Yang Harus Dibuat:
Salin tanpa mengubah apa pun seluruh bagian tulisan tentang Jenderal Gatot di bawah, mulai dari "Sabtu, 31 Maret" terus ke bawah sampai "akun Istagram @nurmantyo_gatot)".

Teks yang Disediakan:

*-*-*

Sabtu, 31 Maret 2018

Kemana Jenderal Gatot Akan Berlabu?





“Pada akhirnya sejalan dengan jiwa keprajuritan yang akan terus melekat erat apa bila republik ini memanggil dan rakyat menghendaki tentunya dengan semangat patriotisme saya akan selalu siap saya akan selalu siap memberikan yang terbaik untuk NKRI yang sangat saya cintai. Memberikan bakti sepenuh hati dengan semangat tak kenal menyerah hingga tiba saatnya nanti panggilan ilahi” (dalam akun Istagram @nurmantyo_gatot)

Pesan diatas disampaikan tepat dihari sang Jendral Gatot Nurmantyo dinyatakan purna baktinya sebagai prajurit TNI melaui akun istagram. Diakhir pesan ditambahkan tiga tanda pagar #gatotnurmantyo #satukanhatiuntukindonesia #jagaindonesia. Seakan memberikan sebuah pesan, bahwa perjuangan Sang Jenderal untuk NKRI belum selesai. Dengan dinyatakan purnawirawan, memberikan keluasan bagi sang Jenderal untuk memilih jalan hidup dunia pengabdian diluar karir keprajuritan. Jenderal (purn) Gatot terhitung April 2018 menjadi masyarakat sipil biasa, memungkinkan untuk mengabdi didunia politik.

*-*-*

Data yang Diberikan:
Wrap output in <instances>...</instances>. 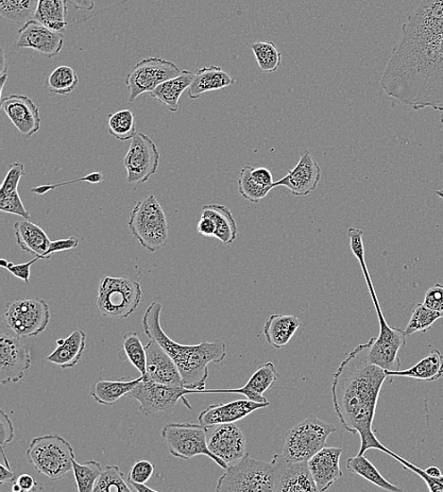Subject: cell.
<instances>
[{
  "mask_svg": "<svg viewBox=\"0 0 443 492\" xmlns=\"http://www.w3.org/2000/svg\"><path fill=\"white\" fill-rule=\"evenodd\" d=\"M159 162L160 152L155 142L143 133H136L124 158L128 182H147L158 173Z\"/></svg>",
  "mask_w": 443,
  "mask_h": 492,
  "instance_id": "5bb4252c",
  "label": "cell"
},
{
  "mask_svg": "<svg viewBox=\"0 0 443 492\" xmlns=\"http://www.w3.org/2000/svg\"><path fill=\"white\" fill-rule=\"evenodd\" d=\"M321 179V169L311 152L304 150L298 164L274 186H285L296 197L309 196L317 189Z\"/></svg>",
  "mask_w": 443,
  "mask_h": 492,
  "instance_id": "d6986e66",
  "label": "cell"
},
{
  "mask_svg": "<svg viewBox=\"0 0 443 492\" xmlns=\"http://www.w3.org/2000/svg\"><path fill=\"white\" fill-rule=\"evenodd\" d=\"M440 112H441V114H440V122L443 125V109Z\"/></svg>",
  "mask_w": 443,
  "mask_h": 492,
  "instance_id": "e7e4bbea",
  "label": "cell"
},
{
  "mask_svg": "<svg viewBox=\"0 0 443 492\" xmlns=\"http://www.w3.org/2000/svg\"><path fill=\"white\" fill-rule=\"evenodd\" d=\"M46 84L50 92L66 95L76 90L79 84V77L72 67L61 65L49 74Z\"/></svg>",
  "mask_w": 443,
  "mask_h": 492,
  "instance_id": "74e56055",
  "label": "cell"
},
{
  "mask_svg": "<svg viewBox=\"0 0 443 492\" xmlns=\"http://www.w3.org/2000/svg\"><path fill=\"white\" fill-rule=\"evenodd\" d=\"M336 431L334 424L310 416L286 433L283 454L294 462H309L327 447L328 438Z\"/></svg>",
  "mask_w": 443,
  "mask_h": 492,
  "instance_id": "8992f818",
  "label": "cell"
},
{
  "mask_svg": "<svg viewBox=\"0 0 443 492\" xmlns=\"http://www.w3.org/2000/svg\"><path fill=\"white\" fill-rule=\"evenodd\" d=\"M128 226L134 239L149 252H156L167 244L166 217L155 195H149L136 203Z\"/></svg>",
  "mask_w": 443,
  "mask_h": 492,
  "instance_id": "5b68a950",
  "label": "cell"
},
{
  "mask_svg": "<svg viewBox=\"0 0 443 492\" xmlns=\"http://www.w3.org/2000/svg\"><path fill=\"white\" fill-rule=\"evenodd\" d=\"M25 174L24 164L20 162L13 163L9 168V171L2 186H0V197H4L16 192L17 188H19L21 180Z\"/></svg>",
  "mask_w": 443,
  "mask_h": 492,
  "instance_id": "ee69618b",
  "label": "cell"
},
{
  "mask_svg": "<svg viewBox=\"0 0 443 492\" xmlns=\"http://www.w3.org/2000/svg\"><path fill=\"white\" fill-rule=\"evenodd\" d=\"M38 261H39V259L36 257L33 260L21 264L14 265L13 263H9L7 269L15 278L24 281L26 284L29 285L30 277V266L33 263H36Z\"/></svg>",
  "mask_w": 443,
  "mask_h": 492,
  "instance_id": "f5cc1de1",
  "label": "cell"
},
{
  "mask_svg": "<svg viewBox=\"0 0 443 492\" xmlns=\"http://www.w3.org/2000/svg\"><path fill=\"white\" fill-rule=\"evenodd\" d=\"M423 304L443 315V284L437 283L425 293Z\"/></svg>",
  "mask_w": 443,
  "mask_h": 492,
  "instance_id": "681fc988",
  "label": "cell"
},
{
  "mask_svg": "<svg viewBox=\"0 0 443 492\" xmlns=\"http://www.w3.org/2000/svg\"><path fill=\"white\" fill-rule=\"evenodd\" d=\"M197 230L204 237H215L217 227L214 220L207 215H201L199 220Z\"/></svg>",
  "mask_w": 443,
  "mask_h": 492,
  "instance_id": "11a10c76",
  "label": "cell"
},
{
  "mask_svg": "<svg viewBox=\"0 0 443 492\" xmlns=\"http://www.w3.org/2000/svg\"><path fill=\"white\" fill-rule=\"evenodd\" d=\"M79 246V239L76 237H68V239L51 242L48 249L44 254L42 260H49L54 254L65 250H72Z\"/></svg>",
  "mask_w": 443,
  "mask_h": 492,
  "instance_id": "816d5d0a",
  "label": "cell"
},
{
  "mask_svg": "<svg viewBox=\"0 0 443 492\" xmlns=\"http://www.w3.org/2000/svg\"><path fill=\"white\" fill-rule=\"evenodd\" d=\"M19 485L21 492H31L42 489L40 486L33 479L31 475L23 473L14 481Z\"/></svg>",
  "mask_w": 443,
  "mask_h": 492,
  "instance_id": "9f6ffc18",
  "label": "cell"
},
{
  "mask_svg": "<svg viewBox=\"0 0 443 492\" xmlns=\"http://www.w3.org/2000/svg\"><path fill=\"white\" fill-rule=\"evenodd\" d=\"M182 71L173 62L159 57L146 58L133 66L126 77L129 101L132 103L141 94L150 93L164 82L177 77Z\"/></svg>",
  "mask_w": 443,
  "mask_h": 492,
  "instance_id": "4fadbf2b",
  "label": "cell"
},
{
  "mask_svg": "<svg viewBox=\"0 0 443 492\" xmlns=\"http://www.w3.org/2000/svg\"><path fill=\"white\" fill-rule=\"evenodd\" d=\"M217 492H274L271 463L255 460L246 453L228 466L216 488Z\"/></svg>",
  "mask_w": 443,
  "mask_h": 492,
  "instance_id": "ba28073f",
  "label": "cell"
},
{
  "mask_svg": "<svg viewBox=\"0 0 443 492\" xmlns=\"http://www.w3.org/2000/svg\"><path fill=\"white\" fill-rule=\"evenodd\" d=\"M101 464L94 460L79 464L73 462L76 485L80 492H93L102 472Z\"/></svg>",
  "mask_w": 443,
  "mask_h": 492,
  "instance_id": "60d3db41",
  "label": "cell"
},
{
  "mask_svg": "<svg viewBox=\"0 0 443 492\" xmlns=\"http://www.w3.org/2000/svg\"><path fill=\"white\" fill-rule=\"evenodd\" d=\"M0 211L21 216L25 220L30 219V214L24 207L21 195L17 191L7 196L0 197Z\"/></svg>",
  "mask_w": 443,
  "mask_h": 492,
  "instance_id": "f6af8a7d",
  "label": "cell"
},
{
  "mask_svg": "<svg viewBox=\"0 0 443 492\" xmlns=\"http://www.w3.org/2000/svg\"><path fill=\"white\" fill-rule=\"evenodd\" d=\"M8 264H9V262L3 259L2 261H0V266L4 267V268H6L8 267Z\"/></svg>",
  "mask_w": 443,
  "mask_h": 492,
  "instance_id": "6125c7cd",
  "label": "cell"
},
{
  "mask_svg": "<svg viewBox=\"0 0 443 492\" xmlns=\"http://www.w3.org/2000/svg\"><path fill=\"white\" fill-rule=\"evenodd\" d=\"M2 108L13 125L26 137H31L41 127L38 107L25 95H11L2 99Z\"/></svg>",
  "mask_w": 443,
  "mask_h": 492,
  "instance_id": "44dd1931",
  "label": "cell"
},
{
  "mask_svg": "<svg viewBox=\"0 0 443 492\" xmlns=\"http://www.w3.org/2000/svg\"><path fill=\"white\" fill-rule=\"evenodd\" d=\"M14 480L15 477L11 469L0 465V485H4L6 482H14Z\"/></svg>",
  "mask_w": 443,
  "mask_h": 492,
  "instance_id": "680465c9",
  "label": "cell"
},
{
  "mask_svg": "<svg viewBox=\"0 0 443 492\" xmlns=\"http://www.w3.org/2000/svg\"><path fill=\"white\" fill-rule=\"evenodd\" d=\"M77 10L92 11L95 8L94 0H68Z\"/></svg>",
  "mask_w": 443,
  "mask_h": 492,
  "instance_id": "6f0895ef",
  "label": "cell"
},
{
  "mask_svg": "<svg viewBox=\"0 0 443 492\" xmlns=\"http://www.w3.org/2000/svg\"><path fill=\"white\" fill-rule=\"evenodd\" d=\"M14 437V429L10 417L4 410H0V445H2L3 455H5L4 449Z\"/></svg>",
  "mask_w": 443,
  "mask_h": 492,
  "instance_id": "f907efd6",
  "label": "cell"
},
{
  "mask_svg": "<svg viewBox=\"0 0 443 492\" xmlns=\"http://www.w3.org/2000/svg\"><path fill=\"white\" fill-rule=\"evenodd\" d=\"M108 125L110 134L118 141L132 140L136 134L134 114L130 109L110 113Z\"/></svg>",
  "mask_w": 443,
  "mask_h": 492,
  "instance_id": "f35d334b",
  "label": "cell"
},
{
  "mask_svg": "<svg viewBox=\"0 0 443 492\" xmlns=\"http://www.w3.org/2000/svg\"><path fill=\"white\" fill-rule=\"evenodd\" d=\"M436 194H437L439 198L443 199V191H437V192H436Z\"/></svg>",
  "mask_w": 443,
  "mask_h": 492,
  "instance_id": "be15d7a7",
  "label": "cell"
},
{
  "mask_svg": "<svg viewBox=\"0 0 443 492\" xmlns=\"http://www.w3.org/2000/svg\"><path fill=\"white\" fill-rule=\"evenodd\" d=\"M119 358L129 361L141 372V376H146V349L143 347L138 332H129L124 335L123 350L119 351Z\"/></svg>",
  "mask_w": 443,
  "mask_h": 492,
  "instance_id": "d590c367",
  "label": "cell"
},
{
  "mask_svg": "<svg viewBox=\"0 0 443 492\" xmlns=\"http://www.w3.org/2000/svg\"><path fill=\"white\" fill-rule=\"evenodd\" d=\"M39 0H0V15L15 24H23L33 21Z\"/></svg>",
  "mask_w": 443,
  "mask_h": 492,
  "instance_id": "836d02e7",
  "label": "cell"
},
{
  "mask_svg": "<svg viewBox=\"0 0 443 492\" xmlns=\"http://www.w3.org/2000/svg\"><path fill=\"white\" fill-rule=\"evenodd\" d=\"M130 485H132L134 489L138 492H145V491H157L156 489H153L145 484L141 483H135V482H129Z\"/></svg>",
  "mask_w": 443,
  "mask_h": 492,
  "instance_id": "94428289",
  "label": "cell"
},
{
  "mask_svg": "<svg viewBox=\"0 0 443 492\" xmlns=\"http://www.w3.org/2000/svg\"><path fill=\"white\" fill-rule=\"evenodd\" d=\"M87 344V333L81 330L74 331L64 339H58L57 349L48 356L46 361L62 368L74 367L81 358Z\"/></svg>",
  "mask_w": 443,
  "mask_h": 492,
  "instance_id": "d4e9b609",
  "label": "cell"
},
{
  "mask_svg": "<svg viewBox=\"0 0 443 492\" xmlns=\"http://www.w3.org/2000/svg\"><path fill=\"white\" fill-rule=\"evenodd\" d=\"M274 492H316V483L309 462H294L284 454L271 461Z\"/></svg>",
  "mask_w": 443,
  "mask_h": 492,
  "instance_id": "9a60e30c",
  "label": "cell"
},
{
  "mask_svg": "<svg viewBox=\"0 0 443 492\" xmlns=\"http://www.w3.org/2000/svg\"><path fill=\"white\" fill-rule=\"evenodd\" d=\"M260 71L263 73H275L282 64V54L272 41H259L251 45Z\"/></svg>",
  "mask_w": 443,
  "mask_h": 492,
  "instance_id": "8d00e7d4",
  "label": "cell"
},
{
  "mask_svg": "<svg viewBox=\"0 0 443 492\" xmlns=\"http://www.w3.org/2000/svg\"><path fill=\"white\" fill-rule=\"evenodd\" d=\"M443 317V315L425 306L423 303L417 304L413 310L412 318L405 331L406 336L417 332H427L431 329L437 320Z\"/></svg>",
  "mask_w": 443,
  "mask_h": 492,
  "instance_id": "7bdbcfd3",
  "label": "cell"
},
{
  "mask_svg": "<svg viewBox=\"0 0 443 492\" xmlns=\"http://www.w3.org/2000/svg\"><path fill=\"white\" fill-rule=\"evenodd\" d=\"M30 367V350L20 337L3 335L0 339V383L5 385L20 382Z\"/></svg>",
  "mask_w": 443,
  "mask_h": 492,
  "instance_id": "e0dca14e",
  "label": "cell"
},
{
  "mask_svg": "<svg viewBox=\"0 0 443 492\" xmlns=\"http://www.w3.org/2000/svg\"><path fill=\"white\" fill-rule=\"evenodd\" d=\"M145 349L147 375L144 378L158 384L184 386L177 365L159 343L150 341Z\"/></svg>",
  "mask_w": 443,
  "mask_h": 492,
  "instance_id": "7402d4cb",
  "label": "cell"
},
{
  "mask_svg": "<svg viewBox=\"0 0 443 492\" xmlns=\"http://www.w3.org/2000/svg\"><path fill=\"white\" fill-rule=\"evenodd\" d=\"M64 43L63 32L50 30L39 22L33 20L20 30L15 49L31 48L44 56L53 58L61 53Z\"/></svg>",
  "mask_w": 443,
  "mask_h": 492,
  "instance_id": "ac0fdd59",
  "label": "cell"
},
{
  "mask_svg": "<svg viewBox=\"0 0 443 492\" xmlns=\"http://www.w3.org/2000/svg\"><path fill=\"white\" fill-rule=\"evenodd\" d=\"M424 470H425V472H427L430 475V478H433V479H439L442 475V472L439 470V468H438L436 466L429 467L428 469H425Z\"/></svg>",
  "mask_w": 443,
  "mask_h": 492,
  "instance_id": "91938a15",
  "label": "cell"
},
{
  "mask_svg": "<svg viewBox=\"0 0 443 492\" xmlns=\"http://www.w3.org/2000/svg\"><path fill=\"white\" fill-rule=\"evenodd\" d=\"M195 74L190 71H182L177 77L169 79L150 92V96L165 105L170 112H177L179 109V99L182 94L190 89Z\"/></svg>",
  "mask_w": 443,
  "mask_h": 492,
  "instance_id": "f1b7e54d",
  "label": "cell"
},
{
  "mask_svg": "<svg viewBox=\"0 0 443 492\" xmlns=\"http://www.w3.org/2000/svg\"><path fill=\"white\" fill-rule=\"evenodd\" d=\"M278 378L279 375L275 364L268 362L254 372V375L244 386L234 389H220V393L241 394L251 401L266 403L268 401L263 394L275 385Z\"/></svg>",
  "mask_w": 443,
  "mask_h": 492,
  "instance_id": "cb8c5ba5",
  "label": "cell"
},
{
  "mask_svg": "<svg viewBox=\"0 0 443 492\" xmlns=\"http://www.w3.org/2000/svg\"><path fill=\"white\" fill-rule=\"evenodd\" d=\"M381 86L414 110L443 109V0H422L402 27Z\"/></svg>",
  "mask_w": 443,
  "mask_h": 492,
  "instance_id": "6da1fadb",
  "label": "cell"
},
{
  "mask_svg": "<svg viewBox=\"0 0 443 492\" xmlns=\"http://www.w3.org/2000/svg\"><path fill=\"white\" fill-rule=\"evenodd\" d=\"M141 380L142 376L124 377L118 381L98 380L91 386V396L99 404L111 406L126 396Z\"/></svg>",
  "mask_w": 443,
  "mask_h": 492,
  "instance_id": "4dcf8cb0",
  "label": "cell"
},
{
  "mask_svg": "<svg viewBox=\"0 0 443 492\" xmlns=\"http://www.w3.org/2000/svg\"><path fill=\"white\" fill-rule=\"evenodd\" d=\"M29 462L50 480L57 481L73 470L74 449L58 435L34 437L27 451Z\"/></svg>",
  "mask_w": 443,
  "mask_h": 492,
  "instance_id": "277c9868",
  "label": "cell"
},
{
  "mask_svg": "<svg viewBox=\"0 0 443 492\" xmlns=\"http://www.w3.org/2000/svg\"><path fill=\"white\" fill-rule=\"evenodd\" d=\"M93 492H132L124 473L115 465H108L102 470Z\"/></svg>",
  "mask_w": 443,
  "mask_h": 492,
  "instance_id": "b9f144b4",
  "label": "cell"
},
{
  "mask_svg": "<svg viewBox=\"0 0 443 492\" xmlns=\"http://www.w3.org/2000/svg\"><path fill=\"white\" fill-rule=\"evenodd\" d=\"M346 467L350 472L360 475V477L385 490L391 492L402 491L401 488L386 480L376 466L364 454H357L354 457L349 458Z\"/></svg>",
  "mask_w": 443,
  "mask_h": 492,
  "instance_id": "e575fe53",
  "label": "cell"
},
{
  "mask_svg": "<svg viewBox=\"0 0 443 492\" xmlns=\"http://www.w3.org/2000/svg\"><path fill=\"white\" fill-rule=\"evenodd\" d=\"M269 402H258L251 400H237L228 403H215L204 410L199 416V422L204 427L217 424L236 423L259 410L266 409Z\"/></svg>",
  "mask_w": 443,
  "mask_h": 492,
  "instance_id": "ffe728a7",
  "label": "cell"
},
{
  "mask_svg": "<svg viewBox=\"0 0 443 492\" xmlns=\"http://www.w3.org/2000/svg\"><path fill=\"white\" fill-rule=\"evenodd\" d=\"M201 215L209 216L214 220L217 227L215 237L225 245H230L236 240L237 226L231 211L224 205L211 203L204 206Z\"/></svg>",
  "mask_w": 443,
  "mask_h": 492,
  "instance_id": "1f68e13d",
  "label": "cell"
},
{
  "mask_svg": "<svg viewBox=\"0 0 443 492\" xmlns=\"http://www.w3.org/2000/svg\"><path fill=\"white\" fill-rule=\"evenodd\" d=\"M68 0H39L34 20L50 30L64 32L66 26Z\"/></svg>",
  "mask_w": 443,
  "mask_h": 492,
  "instance_id": "d6a6232c",
  "label": "cell"
},
{
  "mask_svg": "<svg viewBox=\"0 0 443 492\" xmlns=\"http://www.w3.org/2000/svg\"><path fill=\"white\" fill-rule=\"evenodd\" d=\"M252 168L250 165H245L242 168L240 177H238V193L248 201L259 203L272 189L253 179L251 176Z\"/></svg>",
  "mask_w": 443,
  "mask_h": 492,
  "instance_id": "ab89813d",
  "label": "cell"
},
{
  "mask_svg": "<svg viewBox=\"0 0 443 492\" xmlns=\"http://www.w3.org/2000/svg\"><path fill=\"white\" fill-rule=\"evenodd\" d=\"M50 319L47 303L39 298L17 299L7 305V328L17 337L37 336L47 327Z\"/></svg>",
  "mask_w": 443,
  "mask_h": 492,
  "instance_id": "7c38bea8",
  "label": "cell"
},
{
  "mask_svg": "<svg viewBox=\"0 0 443 492\" xmlns=\"http://www.w3.org/2000/svg\"><path fill=\"white\" fill-rule=\"evenodd\" d=\"M14 234L17 245L28 253L42 260L48 249L51 241L47 233L30 220H20L14 223Z\"/></svg>",
  "mask_w": 443,
  "mask_h": 492,
  "instance_id": "83f0119b",
  "label": "cell"
},
{
  "mask_svg": "<svg viewBox=\"0 0 443 492\" xmlns=\"http://www.w3.org/2000/svg\"><path fill=\"white\" fill-rule=\"evenodd\" d=\"M163 305L153 301L142 318L145 334L159 343L177 365L183 384L191 389H206L210 363L223 362L227 354L226 344L221 339L199 345H182L173 341L161 326Z\"/></svg>",
  "mask_w": 443,
  "mask_h": 492,
  "instance_id": "3957f363",
  "label": "cell"
},
{
  "mask_svg": "<svg viewBox=\"0 0 443 492\" xmlns=\"http://www.w3.org/2000/svg\"><path fill=\"white\" fill-rule=\"evenodd\" d=\"M302 326V322L296 315H272L264 326L267 342L280 350L285 347Z\"/></svg>",
  "mask_w": 443,
  "mask_h": 492,
  "instance_id": "4316f807",
  "label": "cell"
},
{
  "mask_svg": "<svg viewBox=\"0 0 443 492\" xmlns=\"http://www.w3.org/2000/svg\"><path fill=\"white\" fill-rule=\"evenodd\" d=\"M194 393H204V389L166 385L142 377V380L131 390L126 397L138 401L141 404L140 410L145 416H150L158 412L175 411L180 400H183V402L190 410H192V406L184 396Z\"/></svg>",
  "mask_w": 443,
  "mask_h": 492,
  "instance_id": "30bf717a",
  "label": "cell"
},
{
  "mask_svg": "<svg viewBox=\"0 0 443 492\" xmlns=\"http://www.w3.org/2000/svg\"><path fill=\"white\" fill-rule=\"evenodd\" d=\"M372 341L373 337L354 349L334 373V409L342 427L361 436L360 455L371 449L379 450L398 462L401 456L383 445L372 430L380 392L388 378L386 370L370 360Z\"/></svg>",
  "mask_w": 443,
  "mask_h": 492,
  "instance_id": "7a4b0ae2",
  "label": "cell"
},
{
  "mask_svg": "<svg viewBox=\"0 0 443 492\" xmlns=\"http://www.w3.org/2000/svg\"><path fill=\"white\" fill-rule=\"evenodd\" d=\"M155 472V466L148 461H136L131 469L128 482L146 484Z\"/></svg>",
  "mask_w": 443,
  "mask_h": 492,
  "instance_id": "7dc6e473",
  "label": "cell"
},
{
  "mask_svg": "<svg viewBox=\"0 0 443 492\" xmlns=\"http://www.w3.org/2000/svg\"><path fill=\"white\" fill-rule=\"evenodd\" d=\"M162 436L170 454L181 460H191L197 455L211 458L219 467L228 465L211 453L208 445L207 427L195 423H168L162 430Z\"/></svg>",
  "mask_w": 443,
  "mask_h": 492,
  "instance_id": "9c48e42d",
  "label": "cell"
},
{
  "mask_svg": "<svg viewBox=\"0 0 443 492\" xmlns=\"http://www.w3.org/2000/svg\"><path fill=\"white\" fill-rule=\"evenodd\" d=\"M344 450L336 447H325L309 461L312 477L319 492L328 491L344 472L339 462Z\"/></svg>",
  "mask_w": 443,
  "mask_h": 492,
  "instance_id": "603a6c76",
  "label": "cell"
},
{
  "mask_svg": "<svg viewBox=\"0 0 443 492\" xmlns=\"http://www.w3.org/2000/svg\"><path fill=\"white\" fill-rule=\"evenodd\" d=\"M105 177H104V174H102L101 172H95V173H91L88 176H85L83 177H81L79 179H74V180H72V181H66V182H64V183H57V184H47V185H42V186H37V188H32L30 190V193L34 194H39V195H43L50 191H54V190H56L58 188V186H65V185H68V184H73V183H77V182H89V183H91V184H98V183H100L102 181H104Z\"/></svg>",
  "mask_w": 443,
  "mask_h": 492,
  "instance_id": "bcb514c9",
  "label": "cell"
},
{
  "mask_svg": "<svg viewBox=\"0 0 443 492\" xmlns=\"http://www.w3.org/2000/svg\"><path fill=\"white\" fill-rule=\"evenodd\" d=\"M368 288L380 325L379 336L378 338L373 337L370 350V360L372 364L379 366L387 371H399L401 360L398 353L401 349L406 346V334L405 331L390 327L388 324L373 285Z\"/></svg>",
  "mask_w": 443,
  "mask_h": 492,
  "instance_id": "8fae6325",
  "label": "cell"
},
{
  "mask_svg": "<svg viewBox=\"0 0 443 492\" xmlns=\"http://www.w3.org/2000/svg\"><path fill=\"white\" fill-rule=\"evenodd\" d=\"M142 298L140 282L128 278H102L98 286L97 308L108 318H127L139 308Z\"/></svg>",
  "mask_w": 443,
  "mask_h": 492,
  "instance_id": "52a82bcc",
  "label": "cell"
},
{
  "mask_svg": "<svg viewBox=\"0 0 443 492\" xmlns=\"http://www.w3.org/2000/svg\"><path fill=\"white\" fill-rule=\"evenodd\" d=\"M251 176L255 181H258L264 186H269L272 190L275 189L274 177L268 168L265 167L252 168Z\"/></svg>",
  "mask_w": 443,
  "mask_h": 492,
  "instance_id": "db71d44e",
  "label": "cell"
},
{
  "mask_svg": "<svg viewBox=\"0 0 443 492\" xmlns=\"http://www.w3.org/2000/svg\"><path fill=\"white\" fill-rule=\"evenodd\" d=\"M388 377H407L418 381L436 382L443 375V355L438 350L411 368L399 371H387Z\"/></svg>",
  "mask_w": 443,
  "mask_h": 492,
  "instance_id": "f546056e",
  "label": "cell"
},
{
  "mask_svg": "<svg viewBox=\"0 0 443 492\" xmlns=\"http://www.w3.org/2000/svg\"><path fill=\"white\" fill-rule=\"evenodd\" d=\"M235 82V79L219 66H204L195 74L189 89V96L192 99H197L204 93L233 86Z\"/></svg>",
  "mask_w": 443,
  "mask_h": 492,
  "instance_id": "484cf974",
  "label": "cell"
},
{
  "mask_svg": "<svg viewBox=\"0 0 443 492\" xmlns=\"http://www.w3.org/2000/svg\"><path fill=\"white\" fill-rule=\"evenodd\" d=\"M400 464L404 467L405 470H412L414 473L418 474L421 479L427 483L428 488L432 492L440 491L443 492V485L440 482V478L439 479H433L430 478V475L425 472L424 470H422L415 465H413L411 462H408L407 461L404 460L403 457L400 458L399 462Z\"/></svg>",
  "mask_w": 443,
  "mask_h": 492,
  "instance_id": "c3c4849f",
  "label": "cell"
},
{
  "mask_svg": "<svg viewBox=\"0 0 443 492\" xmlns=\"http://www.w3.org/2000/svg\"><path fill=\"white\" fill-rule=\"evenodd\" d=\"M207 438L211 453L228 466L240 462L246 454L245 436L236 423L207 427Z\"/></svg>",
  "mask_w": 443,
  "mask_h": 492,
  "instance_id": "2e32d148",
  "label": "cell"
}]
</instances>
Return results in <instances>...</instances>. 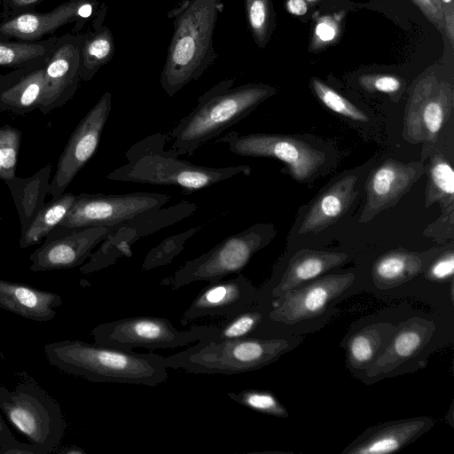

*-*-*

Hasil yang Diharapkan:
Sabtu, 31 Maret 2018

Kemana Jenderal Gatot Akan Berlabu?





“Pada akhirnya sejalan dengan jiwa keprajuritan yang akan terus melekat erat apa bila republik ini memanggil dan rakyat menghendaki tentunya dengan semangat patriotisme saya akan selalu siap saya akan selalu siap memberikan yang terbaik untuk NKRI yang sangat saya cintai. Memberikan bakti sepenuh hati dengan semangat tak kenal menyerah hingga tiba saatnya nanti panggilan ilahi” (dalam akun Istagram @nurmantyo_gatot)